The Basic State Pension is based on the National Insurance record of the individual. Each year that National Insurance was paid is called a qualifying year.

The Basic State Pension is based on the National Insurance record of the individual. Each year that National Insurance was paid is called a qualifying year.

A geriatric life with hassles is not what we ask for in the sunset of our career.  A serene, cozy and delightful life is what we look forward to at old age.  This explains why, at old age, we have to free ourselves of worries, particularly those related to finance.  Under these circumstances, is pension not the right solution?

A pension gives a chance to retired people pretty much to live a life of reasonable comfort.  Pensions are of several types.

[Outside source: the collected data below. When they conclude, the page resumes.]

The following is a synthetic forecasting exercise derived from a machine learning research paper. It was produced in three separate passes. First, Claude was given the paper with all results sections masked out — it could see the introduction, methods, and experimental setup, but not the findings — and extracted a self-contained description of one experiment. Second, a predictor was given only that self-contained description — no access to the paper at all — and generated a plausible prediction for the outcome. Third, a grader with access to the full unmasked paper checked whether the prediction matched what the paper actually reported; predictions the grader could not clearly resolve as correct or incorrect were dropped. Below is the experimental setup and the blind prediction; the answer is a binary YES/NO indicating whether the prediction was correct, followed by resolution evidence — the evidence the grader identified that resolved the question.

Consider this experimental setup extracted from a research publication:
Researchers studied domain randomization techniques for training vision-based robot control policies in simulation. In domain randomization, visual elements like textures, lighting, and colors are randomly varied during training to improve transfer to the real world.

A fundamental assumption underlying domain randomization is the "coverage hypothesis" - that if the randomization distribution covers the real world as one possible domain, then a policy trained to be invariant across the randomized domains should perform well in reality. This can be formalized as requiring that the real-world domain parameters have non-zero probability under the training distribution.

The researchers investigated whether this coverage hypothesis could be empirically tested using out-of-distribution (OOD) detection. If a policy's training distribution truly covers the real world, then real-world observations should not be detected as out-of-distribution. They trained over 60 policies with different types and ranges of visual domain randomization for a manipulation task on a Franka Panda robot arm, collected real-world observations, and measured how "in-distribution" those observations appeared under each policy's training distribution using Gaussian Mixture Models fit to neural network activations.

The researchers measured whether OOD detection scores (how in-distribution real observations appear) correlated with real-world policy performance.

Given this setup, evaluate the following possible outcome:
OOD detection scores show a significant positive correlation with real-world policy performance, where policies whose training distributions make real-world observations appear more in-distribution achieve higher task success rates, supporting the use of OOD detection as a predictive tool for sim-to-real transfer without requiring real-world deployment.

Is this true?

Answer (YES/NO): NO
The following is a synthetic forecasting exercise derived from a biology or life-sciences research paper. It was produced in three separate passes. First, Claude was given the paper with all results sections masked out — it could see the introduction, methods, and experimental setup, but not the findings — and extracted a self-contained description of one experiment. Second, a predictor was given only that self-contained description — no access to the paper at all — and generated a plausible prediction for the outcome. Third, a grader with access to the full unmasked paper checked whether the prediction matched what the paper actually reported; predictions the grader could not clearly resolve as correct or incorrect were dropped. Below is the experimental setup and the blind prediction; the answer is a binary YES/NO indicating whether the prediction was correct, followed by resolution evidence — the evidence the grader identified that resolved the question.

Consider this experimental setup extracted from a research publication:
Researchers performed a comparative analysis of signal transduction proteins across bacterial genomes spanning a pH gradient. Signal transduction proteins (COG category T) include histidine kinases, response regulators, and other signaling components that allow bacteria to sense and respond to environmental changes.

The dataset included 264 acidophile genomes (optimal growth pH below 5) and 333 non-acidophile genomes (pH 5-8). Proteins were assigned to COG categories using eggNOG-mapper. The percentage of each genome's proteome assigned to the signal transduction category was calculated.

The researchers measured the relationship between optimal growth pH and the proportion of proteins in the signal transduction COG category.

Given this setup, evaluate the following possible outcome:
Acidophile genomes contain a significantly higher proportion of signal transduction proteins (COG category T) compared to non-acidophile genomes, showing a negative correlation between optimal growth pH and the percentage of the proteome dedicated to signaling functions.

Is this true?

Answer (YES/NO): NO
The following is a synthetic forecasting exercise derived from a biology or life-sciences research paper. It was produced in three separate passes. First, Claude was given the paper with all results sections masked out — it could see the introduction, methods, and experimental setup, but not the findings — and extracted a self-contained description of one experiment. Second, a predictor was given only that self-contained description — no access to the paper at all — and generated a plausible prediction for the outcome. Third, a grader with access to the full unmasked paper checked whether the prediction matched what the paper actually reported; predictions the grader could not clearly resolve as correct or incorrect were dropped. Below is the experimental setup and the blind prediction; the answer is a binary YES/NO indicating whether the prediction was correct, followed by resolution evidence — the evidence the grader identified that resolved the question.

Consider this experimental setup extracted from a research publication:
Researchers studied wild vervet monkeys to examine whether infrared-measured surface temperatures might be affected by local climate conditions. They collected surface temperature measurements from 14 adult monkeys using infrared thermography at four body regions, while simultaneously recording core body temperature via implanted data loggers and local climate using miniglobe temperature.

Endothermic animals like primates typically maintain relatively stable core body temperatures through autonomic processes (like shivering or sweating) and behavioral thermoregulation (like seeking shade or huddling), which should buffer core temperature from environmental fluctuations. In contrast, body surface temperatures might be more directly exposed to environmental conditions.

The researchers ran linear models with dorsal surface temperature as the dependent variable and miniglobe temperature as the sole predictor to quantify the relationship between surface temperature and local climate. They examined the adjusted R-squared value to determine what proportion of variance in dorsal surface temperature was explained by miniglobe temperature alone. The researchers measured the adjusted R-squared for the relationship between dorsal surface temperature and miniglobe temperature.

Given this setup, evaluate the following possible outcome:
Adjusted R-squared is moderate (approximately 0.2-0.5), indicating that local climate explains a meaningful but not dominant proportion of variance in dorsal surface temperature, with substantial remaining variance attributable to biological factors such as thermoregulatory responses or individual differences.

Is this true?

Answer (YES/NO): NO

One such type is the Basic State Retirement Pension, which serves women who reach the age of 60 and men attaining 65.  The sum contributed towards National Insurance forms the basis for calculating the amount obtained for a state pension.  Those who had contributed for 90% of their employed career are eligible for full basic state pension.

A second type of pension is the Personal Pension, which is a contract between a pension provider and the individual, to have savings on retirement.  The pension provider invests this sum for the client, and its value will augment with time.  A personal pension is an ideal way of complementing the income from your basic state pension.

There are in addition, occupational pension schemes available, and they fall under the categories; the contributory or the non-contributory.  The options are either that the employer makes full payment for the occupational pension or the employee opts for a contribution in addition to employer’s payment if he so prefers.  Employees who are not satisfied with the contributions from their occupational pension scheme can supplement their contribution to enhance their pension benefits.  Such contributions go by the name, Additional Voluntary Contributions or AVCs.  Some petty companies have no pension schemes, thus employees prefer a personal pension instead.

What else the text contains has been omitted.